TEST                : Iterations/sec.  : Old Index   : New Index
                    :                  : Pentium 90* : AMD K6/233*
--------------------:------------------:-------------:------------
NUMERIC SORT        :          2154.9  :      55.26  :      18.15
STRING SORT         :          294.24  :     131.47  :      20.35
BITFIELD            :      7.4313e+08  :     127.47  :      26.63
FP EMULATION        :          100.86  :      48.40  :      11.17
FOURIER             :           27307  :      31.06  :      17.44
ASSIGNMENT          :          32.688  :     124.38  :      32.26
IDEA                :          7363.7  :     112.63  :      33.44
HUFFMAN             :          2140.8  :      59.36  :      18.96
NEURAL NET          :          43.025  :      69.12  :      29.07
LU DECOMPOSITION    :          1652.6  :      85.61  :      61.82
==========================ORIGINAL BYTEMARK RESULTS==========================
INTEGER INDEX       : 86.851
FLOATING-POINT INDEX: 56.851
Baseline (MSDOS*)   : Pentium* 90, 256 KB L2-cache, Watcom* compiler 10.0
==============================LINUX DATA BELOW===============================
CPU                 : Dual AuthenticAMD AMD Athlon(tm) 64 X2 Dual Core Processor 6000+ 3000MHz
L2 Cache            : 1024 KB
OS                  : Linux 4.6.2-gentoo
C compiler          : x86_64-pc-linux-gnu-gcc
libc                : 
MEMORY INDEX        : 25.953
INTEGER INDEX       : 18.933
FLOATING-POINT INDEX: 31.532
Baseline (LINUX)    : AMD K6/233*, 512 KB L2-cache, gcc 2.7.2.3, libc-5.4.38
* Trademarks are property of their respective holder.

While with -Ofast it's quite different:

BYTEmark* Native Mode Benchmark ver. 2 (10/95)
Index-split by Andrew D. Balsa (11/97)
Linux/Unix* port by Uwe F. Mayer (12/96,11/97)

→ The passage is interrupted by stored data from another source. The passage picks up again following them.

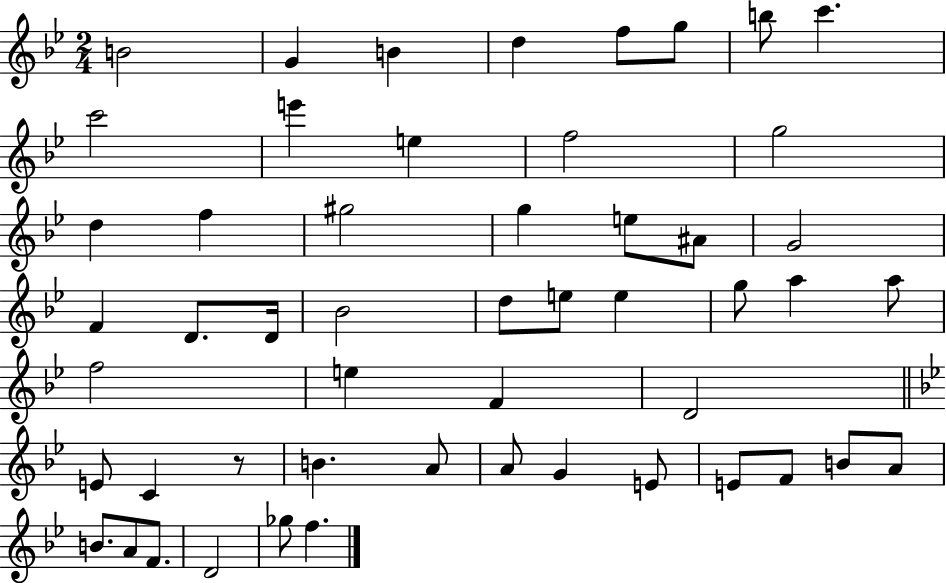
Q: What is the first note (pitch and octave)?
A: B4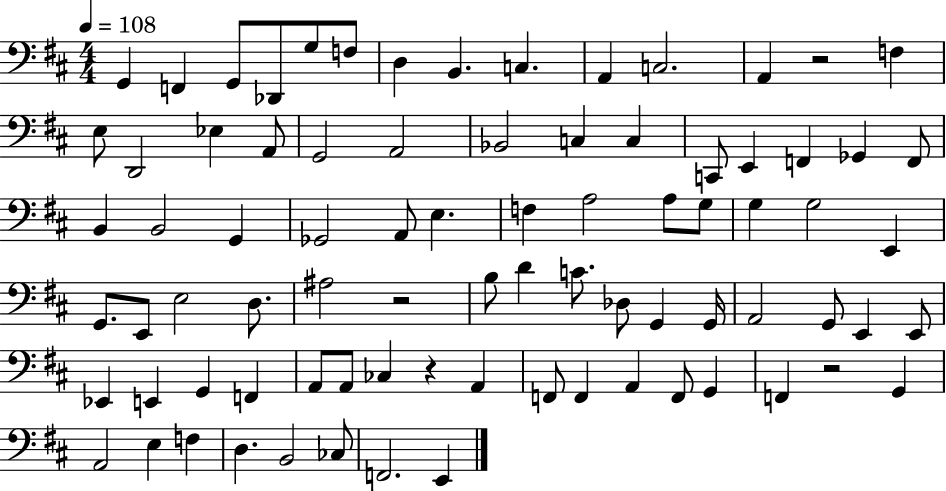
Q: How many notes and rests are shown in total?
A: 82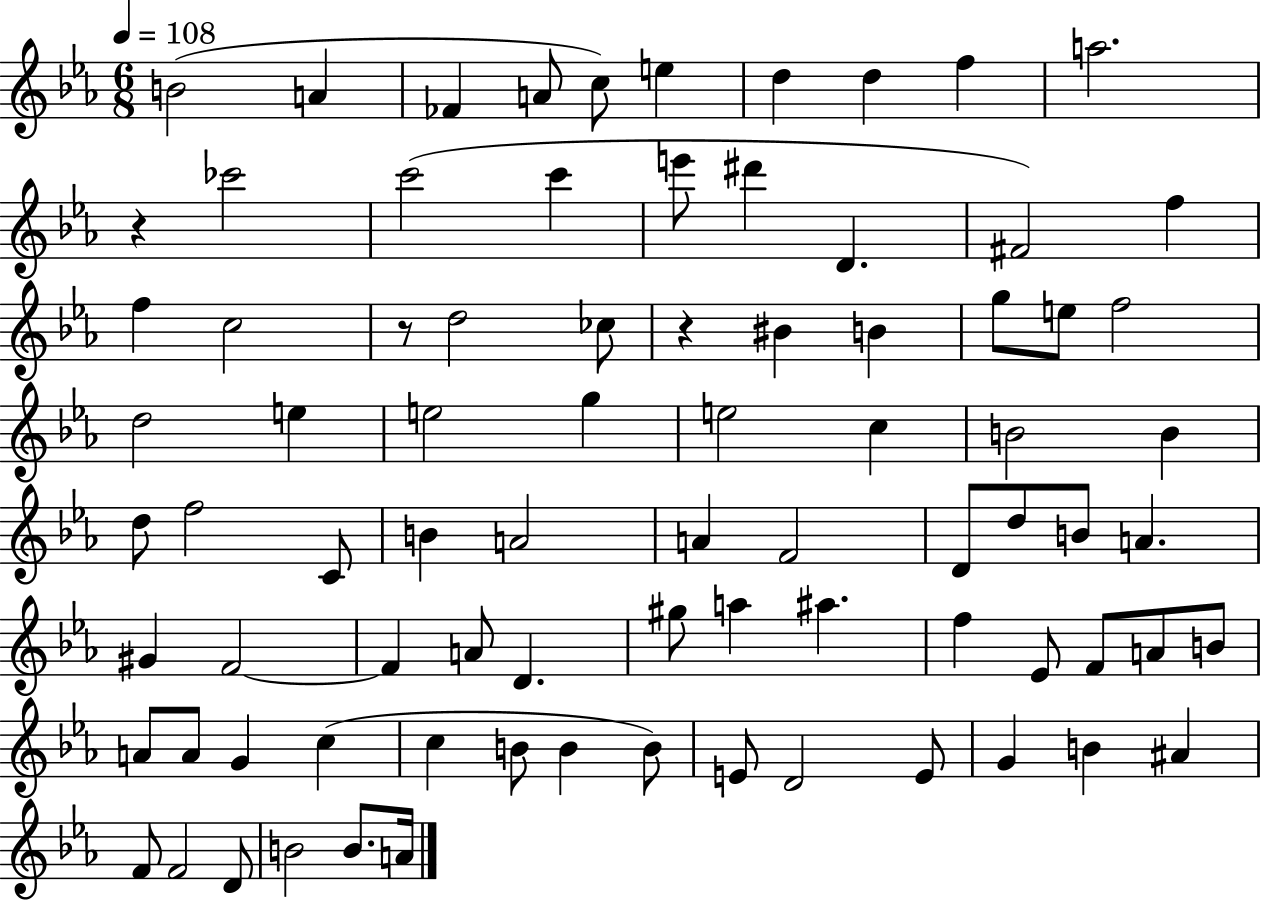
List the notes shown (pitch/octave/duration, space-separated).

B4/h A4/q FES4/q A4/e C5/e E5/q D5/q D5/q F5/q A5/h. R/q CES6/h C6/h C6/q E6/e D#6/q D4/q. F#4/h F5/q F5/q C5/h R/e D5/h CES5/e R/q BIS4/q B4/q G5/e E5/e F5/h D5/h E5/q E5/h G5/q E5/h C5/q B4/h B4/q D5/e F5/h C4/e B4/q A4/h A4/q F4/h D4/e D5/e B4/e A4/q. G#4/q F4/h F4/q A4/e D4/q. G#5/e A5/q A#5/q. F5/q Eb4/e F4/e A4/e B4/e A4/e A4/e G4/q C5/q C5/q B4/e B4/q B4/e E4/e D4/h E4/e G4/q B4/q A#4/q F4/e F4/h D4/e B4/h B4/e. A4/s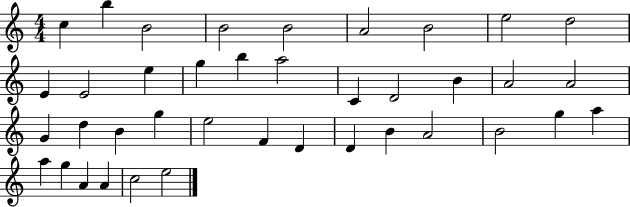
C5/q B5/q B4/h B4/h B4/h A4/h B4/h E5/h D5/h E4/q E4/h E5/q G5/q B5/q A5/h C4/q D4/h B4/q A4/h A4/h G4/q D5/q B4/q G5/q E5/h F4/q D4/q D4/q B4/q A4/h B4/h G5/q A5/q A5/q G5/q A4/q A4/q C5/h E5/h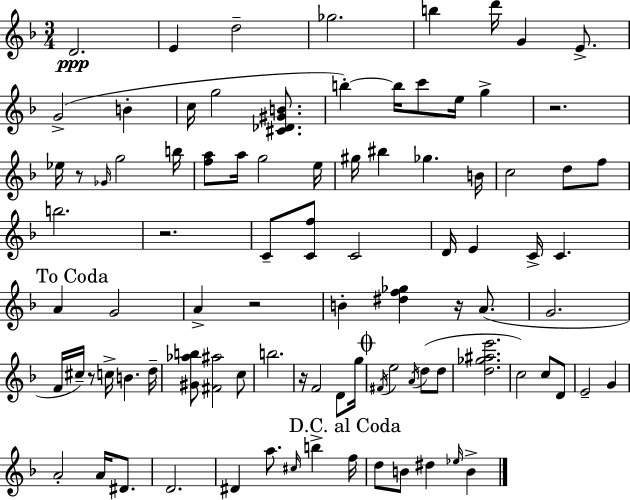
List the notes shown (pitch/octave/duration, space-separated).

D4/h. E4/q D5/h Gb5/h. B5/q D6/s G4/q E4/e. G4/h B4/q C5/s G5/h [C#4,Db4,G#4,B4]/e. B5/q B5/s C6/e E5/s G5/q R/h. Eb5/s R/e Gb4/s G5/h B5/s [F5,A5]/e A5/s G5/h E5/s G#5/s BIS5/q Gb5/q. B4/s C5/h D5/e F5/e B5/h. R/h. C4/e [C4,F5]/e C4/h D4/s E4/q C4/s C4/q. A4/q G4/h A4/q R/h B4/q [D#5,F5,Gb5]/q R/s A4/e. G4/h. F4/s C#5/s R/e C5/s B4/q. D5/s [G#4,Ab5,B5]/e [F#4,A#5]/h C5/e B5/h. R/s F4/h D4/e G5/s F#4/s E5/h A4/s D5/e D5/e [D5,Gb5,A#5,E6]/h. C5/h C5/e D4/e E4/h G4/q A4/h A4/s D#4/e. D4/h. D#4/q A5/e. C#5/s B5/q F5/s D5/e B4/e D#5/q Eb5/s B4/q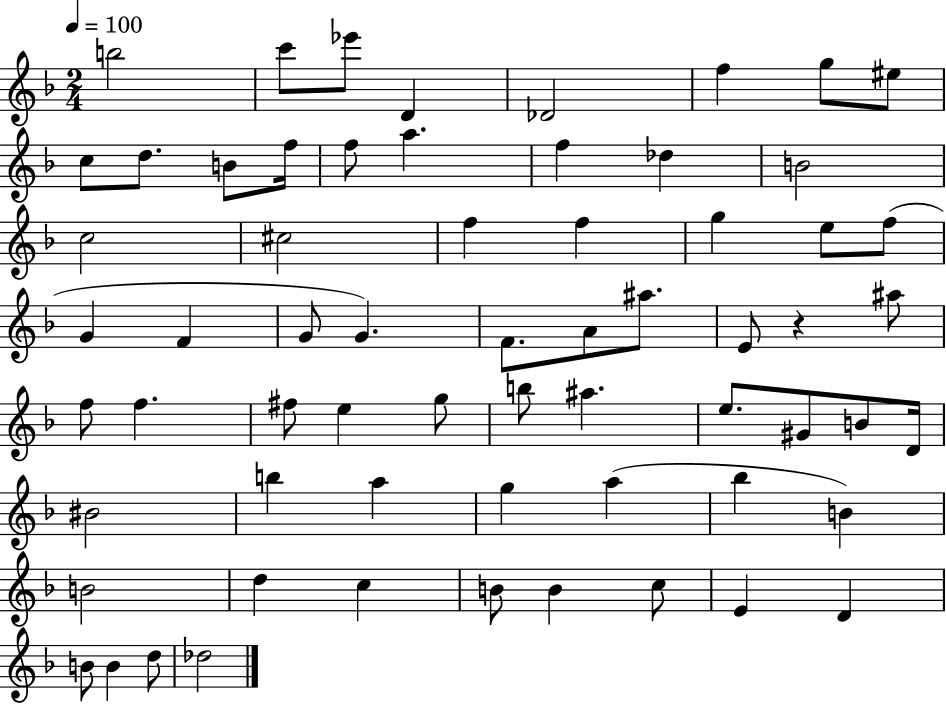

TEST                : Iterations/sec.  : Old Index   : New Index
                    :                  : Pentium 90* : AMD K6/233*
--------------------:------------------:-------------:------------
NUMERIC SORT        :          1431.3  :      36.71  :      12.06
STRING SORT         :           302.9  :     135.34  :      20.95
BITFIELD            :      5.2024e+08  :      89.24  :      18.64
FP EMULATION        :          398.81  :     191.37  :      44.16
FOURIER             :           26144  :      29.73  :      16.70
ASSIGNMENT          :          33.852  :     128.81  :      33.41
IDEA                :          8664.1  :     132.52  :      39.34
HUFFMAN             :          2521.9  :      69.93  :      22.33
NEURAL NET          :          58.367  :      93.76  :      39.44
LU DECOMPOSITION    :          1631.5  :      84.52  :      61.03
==========================ORIGINAL BYTEMARK RESULTS==========================
INTEGER INDEX       : 100.182
FLOATING-POINT INDEX: 61.763
Baseline (MSDOS*)   : Pentium* 90, 256 KB L2-cache, Watcom* compiler 10.0
==============================LINUX DATA BELOW===============================
CPU                 : Dual AuthenticAMD AMD Athlon(tm) 64 X2 Dual Core Processor 6000+ 3000MHz
L2 Cache            : 1024 KB
OS                  : Linux 4.6.2-gentoo
C compiler          : x86_64-pc-linux-gnu-gcc
libc                : 
MEMORY INDEX        : 23.541
INTEGER INDEX       : 26.152
FLOATING-POINT INDEX: 34.256
Baseline (LINUX)    : AMD K6/233*, 512 KB L2-cache, gcc 2.7.2.3, libc-5.4.38
* Trademarks are property of their respective holder.

At least it's faster than baseline :-) ... and yes, I really do need to update the kernel on that machine!!